=== SOURCE ===

1934, 468 pages
Here is one of the best historical novels ever written. Lame, stammering Claudius, once a major embarrassment to the imperial family and now emperor of Rome, writes an eyewitness account of the reign of the first four Caesars: the noble Augustus and his cunning wife, Livia; the reptilian Tiberius; the monstrous Caligula; and finally old Claudius himself and his wife, Messalina. Filled with poisonings, betrayal, and shocking excesses, I Claudius is history that rivals the most exciting contemporary fiction.
I find Roman history interesting, like most ancient history, but I have never really studied it, so I don't know how accurate Robert Graves' famous set of novels is. I, Claudius, being one of the earliest popular modern historicals, tells the story of the Roman Emperor Claudius, with Claudius as the first-person narrator of his own biography. In general the historical details seem to fit what I was able to glean about him, though obviously the words, thoughts and specific day to day events that Graves attributes to him are fictional.

===

(WORK INSTRUCTIONS):
(a) In the piece above about I, Claudius, who tells the story of Emperor Claudius's life, and in what person?
(b) Continue the review of Robert Graves's I, Claudius from its last sentence.

=== STORED DATA ===

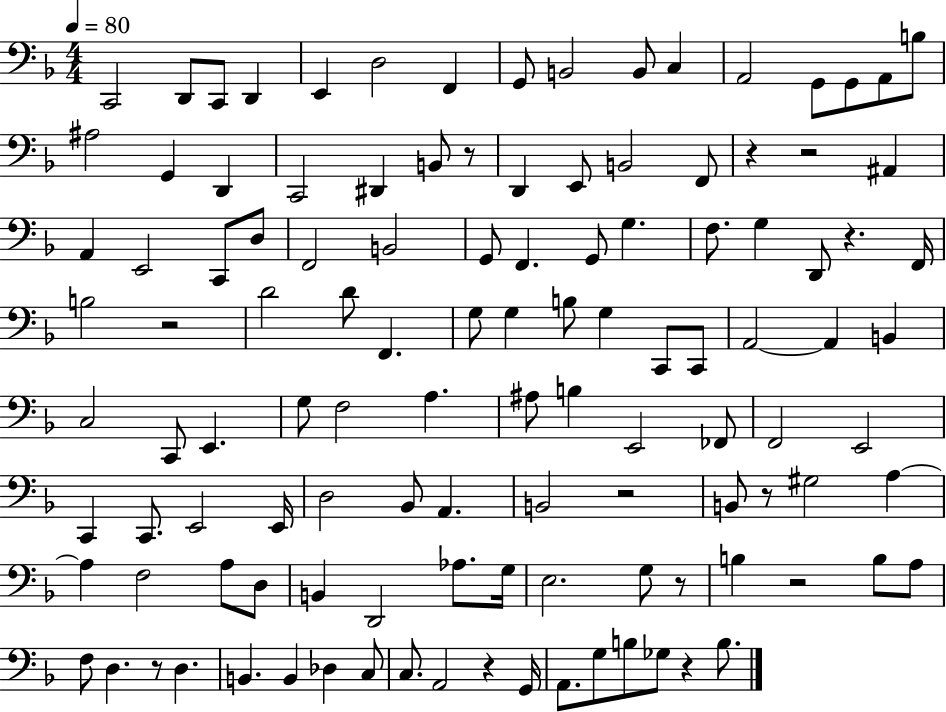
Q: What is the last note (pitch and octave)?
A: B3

===
=== STORED DATA ===

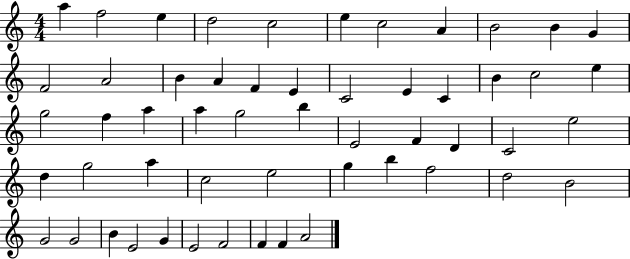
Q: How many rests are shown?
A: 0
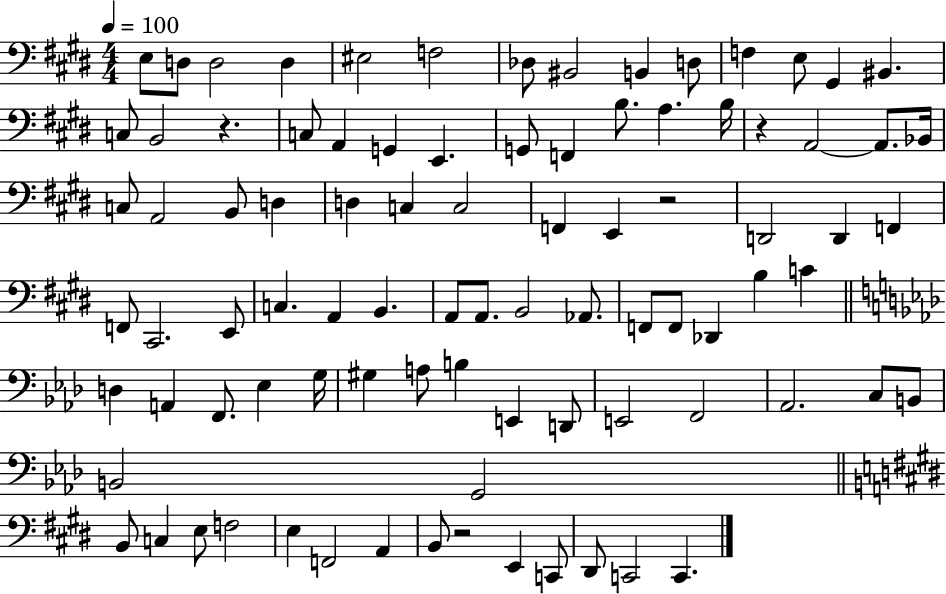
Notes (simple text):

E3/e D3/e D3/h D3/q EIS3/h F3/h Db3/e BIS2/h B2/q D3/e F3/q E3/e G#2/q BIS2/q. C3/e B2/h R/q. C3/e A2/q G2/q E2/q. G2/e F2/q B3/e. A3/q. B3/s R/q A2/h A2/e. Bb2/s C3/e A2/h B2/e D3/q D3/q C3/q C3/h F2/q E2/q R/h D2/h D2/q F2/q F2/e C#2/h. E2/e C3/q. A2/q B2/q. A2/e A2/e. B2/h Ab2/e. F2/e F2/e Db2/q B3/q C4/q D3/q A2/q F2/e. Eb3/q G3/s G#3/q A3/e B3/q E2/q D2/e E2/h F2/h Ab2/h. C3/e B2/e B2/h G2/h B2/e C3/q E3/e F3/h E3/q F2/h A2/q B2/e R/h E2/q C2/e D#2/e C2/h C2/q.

===

(PER-TASK ANSWERS):
(a) Claudius himself tells it, as a first-person narrator.

(b)
Claudius was lame, sickly, and a stutterer. Everyone assumed this meant he was also feeble-witted and useless. In the era in which he grew up among the Roman nobility, this likely saved him — while everyone was jockeying for position and trying to position themselves or their heirs for the throne, nobody considered "Lame Uncle Claudius" a threat. So he was witness to the rise and fall of many a senator and would-be emperor, and while bodies fell around him, nobody ever quite got around to killing him off. The joke was on them when, after Caligula's Praetorian guard had had enough and finally offed him, Claudius was the only (seemingly) pliable Roman of noble blood around. They installed him as Emperor, and that's how I, Claudius ends. I started this book just wanting to see how the classic was (I only knew of it as an old BBC serial), and it was really good.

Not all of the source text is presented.